> DIRECTIONS
Extend the story about the handwritten note promising a purse, picking up right after its final sentence.

───── GIVEN TEXT

This is all leading to something, trust me.

He was sitting at the counter that separates the kitchen from the family room and was watching me do it my way. I’m sure he was itching to make a snotty ass comment for the 568th time, but this time I felt it coming, I felt the vibe of the bossy pants captain rearing its head to spew some crap I did.not.want.to.hear. I am not a very good delegator but I am a GREAT micromanager.  I do everything myself. MY WAY. (More on that in another post. ) I looked over at him and said, “Don’t even start. I know what you were going to say.” He just laughed at me and said “You think you’re pretty good at reading my mind, don’t you?” I replied, “Well, after all this time, you have a limited repetoire and rotate the same few things on a fairly regular basis, so it’s not brain science here.” Him, “Well, you’re wrong this time”  I ignored him and went back to wasting a week’s worth of water. His computer sits on the counter and out of the corner of my eye I noticed he was scribbling something on a piece of scratch paper. “Why don’t we ever have any paper around here?” My thoughts were elsewhere as I was suddenly sad, remembering our darling cat, Bandit, who would drink from a dripping faucet and loved to watch me wash dishes. I do miss that girl.

He shoved the scrap of paper toward me. “What’s that? Your Home Depot list?” Him, “Just read it.” In case you can’t read it, it says, Do you want an early Xmas and Bday present? My birthday’s in May, so for a second I didn’t get it and then I whispered, “Do you really mean it?” Him, “Yes, it’s about time you had a very special present. Plus, you are never gonna give up bugging me about it, so yes, go ahead and get yourself that purse you’ve been wanting.”

I kept the document for legal reasons just in case he changed his mind and I could sue him for breach of promise. That’s the lawyer’s daughter talking.

──────────
───── MATERIAL PROVIDED

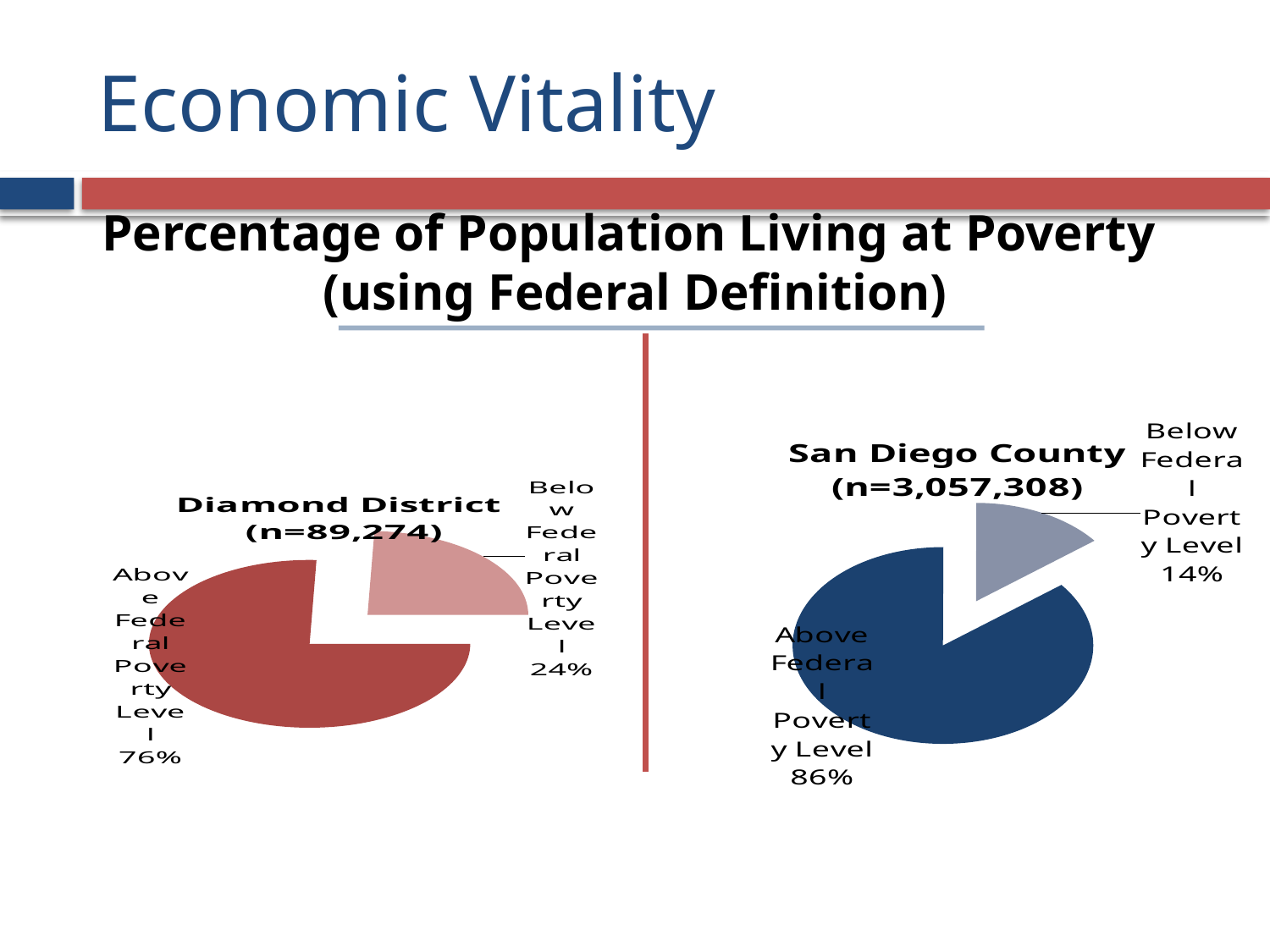
In the Diamond District chart, what is the difference between the above-poverty share and the below-poverty share? 52% What is the difference between the Diamond District's below-poverty share (24%) and San Diego County's below-poverty share (14%)? 10% What population size (n) is shown in the title of the San Diego County chart? n=3,057,308 In the San Diego County chart, what percentage of the population is above the federal poverty level? 86% Which is larger: the share below the federal poverty level in the Diamond District chart or in the San Diego County chart? Diamond District In the San Diego County chart, what percentage of the population is below the federal poverty level? 14% How many slices does the San Diego County pie chart have? 2 In the Diamond District chart, what percentage of the population is above the federal poverty level? 76% What kind of chart is the Diamond District chart? Pie chart In the San Diego County chart, which slice is the largest? Above Federal Poverty Level In the Diamond District chart, which slice is the smallest? Below Federal Poverty Level In the Diamond District chart, what percentage of the population is below the federal poverty level? 24%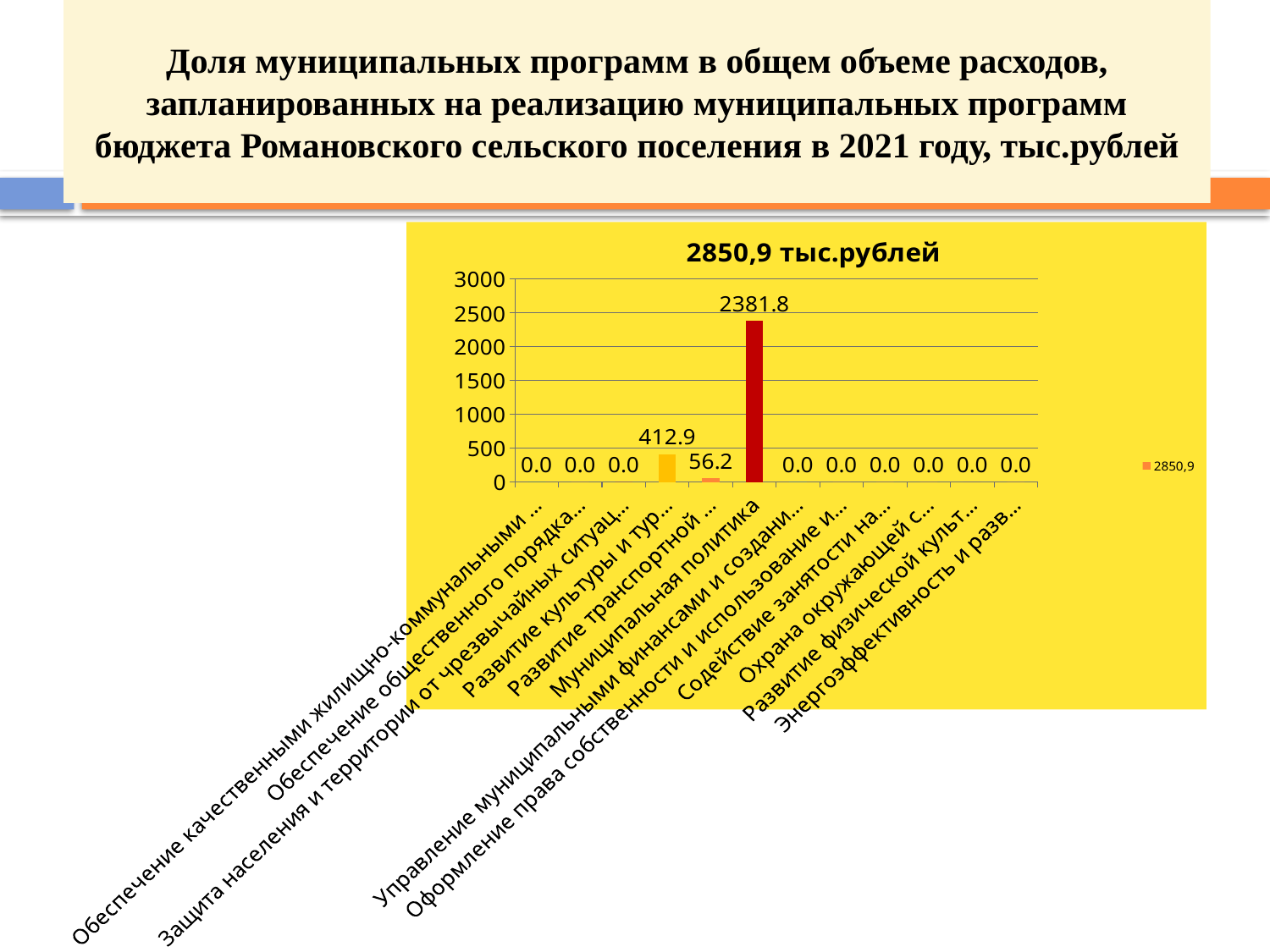
How many categories are shown on the x axis? 12 What is the difference between the values for Развитие культуры и тур... and Развитие транспортной ...? 356.7 Is the value for Муниципальная политика greater or less than 2000? greater Which category has the highest value? Муниципальная политика How many categories have a value of 0.0? 9 What is the value for Развитие транспортной ...? 56.2 What is the difference between the values for Муниципальная политика and Развитие культуры и тур...? 1968.9 What is the value for Развитие культуры и тур...? 412.9 What is the value for Муниципальная политика? 2381.8 What kind of chart is shown? bar chart What is the title of the chart? 2850,9 тыс.рублей Which is larger, the value for Развитие культуры и тур... or the value for Развитие транспортной ...? Развитие культуры и тур...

──────────

> RESULT FOR THIS EXERCISE
I’m not alone in my shallow desire for an outrageously expensive accessory, and I’m not just talking Desperate Housewives. Zillions of females are obsessed with Chanel and I proudly share that compulsive preoccupation. I feel that owning a Chanel is a rite of passage, a declaration of womanhood. I’ve arrived. This might not mean a lot to a lot of my sisters, but to those who can relate, you know how I feel. When I first started my period, I was twelve, and my mom took me out to lunch and a bit of shopping to celebrate this next important step in a young woman’s life. This is another one of those milestones to me. It’s not that my life has been entirely without adversity, but I do like to look on the bright side and expect the best to happen more often than the worst. I am a firm believer in projecting a positive attitude.

And I positively had to have that handbag.

I’m also not very subtle, so my hints to the captain were more like overt hammer-like smacks on the head. I’d email him pix of Chanel handbags, and once dragged him to South Coast Plaza to visit the Chanel store so he could get a better sense of what the attraction is. He appreciates quality and after looking at one closely he had to agree that it was extremely well made. I made several Supreme Court-worthy arguments regarding the many different ways his marital happiness was intricately entwined with my having a Chanel, and conversely, how unhappy his life could be if I never got one.

But he really took me by surprise. I have to say I got a bit teary-eyed at his loving generosity. He never ceases to amaze me.

I love the anticipation of wanting something, but enough was enough. It was time to make my dream happen. It was love at first sight. My first Chanel. Now I am a woman. Somebody’s gonna get REALLY thanked when he gets home. Oh yeah. In a very special way. Ya know what I’m sayin’? May I introduce the Grand Shopper Tote? Totes gorg, huh?